Hyderabad physicist solves mathematical problem unsolved for 161 years

Hyderabad: A city-based mathematical physicist, Kumar Eswaran claims that he has found the solution for the Riemann Hypothesis (RH), the famous mathematical problem that has remained unsolved for about 161 years.

First posited by Bernhard Riemann in 1859, the Riemann hypothesis is one of the top ten unsolved mathematical problems by American mathematician Stephen Smale. In 2000, RH became one of the seven millennium mathematical problems from the Clay Mathematics Institute of Cambridge and is worth up to $1 million to the person who solves it.

Eswaran is a known mathematical physicist at Sreenidhi Institute of Science and Technology, Hyderabad and had placed his research titled ‘The final and exhaustive proof of the Riemann Hypothesis from first principles on the internet almost five years ago. However, editors of international journals were reluctant to put the paper through a detailed peer review.

Eswaran told Deccan Chronicle, “It was, in fact, back in 2016, that I first gave proof for the formula improved by the great mathematician Georg Friedrich Bernhard Riemann in the 1800s. I had put it on the web for open review and download after working on it for about six weeks. During 2018-19, I gave several lectures on the proof.”

After the research was downloaded thousands of times, an expert committee consisting of eight mathematicians and theoretical physicists was constituted in 2020 to look into Eswaran’s proof.

“While one can easily count the number of prime numbers from say 1-20, it becomes a tedious task to calculate the number of prime numbers till one million or 10 billion.
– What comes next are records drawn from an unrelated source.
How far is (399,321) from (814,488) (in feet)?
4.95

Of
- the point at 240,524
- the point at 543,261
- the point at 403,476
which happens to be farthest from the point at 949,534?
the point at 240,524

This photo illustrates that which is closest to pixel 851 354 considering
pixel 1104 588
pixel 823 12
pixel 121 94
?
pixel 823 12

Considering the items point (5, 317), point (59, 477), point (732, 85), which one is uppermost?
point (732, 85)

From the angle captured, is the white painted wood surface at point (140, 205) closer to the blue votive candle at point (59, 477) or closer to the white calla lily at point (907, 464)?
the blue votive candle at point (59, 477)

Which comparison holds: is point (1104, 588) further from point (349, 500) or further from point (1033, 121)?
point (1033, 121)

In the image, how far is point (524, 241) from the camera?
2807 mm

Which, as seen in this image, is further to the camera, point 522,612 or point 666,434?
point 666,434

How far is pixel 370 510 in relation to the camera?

The hypothesis was important to prove as it would enable mathematicians to exactly count the prime numbers,” Eswaran was quoted as saying to Times Of India.

According to Research Matters, the Riemann Hypothesis can be viewed only from a technical point of view, which will predict about the solutions of an equation involving ‘L-functions’, which, at best, can be described as esoteric and abstruse.

The expert committee had invited more than 1,200 mathematicians to participate in an open review and seven international scholars responded in time, which also included Professor M Seetharaman.

Seetharaman, who was formerly with the department of theoretical physics at the University of Madras reviewed the RH proof by Eswaran. He said: “The author’s analysis is exhaustive, unambiguous and every step in the analysis is explained in great detail and established. The conclusions of the author and his result must therefore be considered proven.”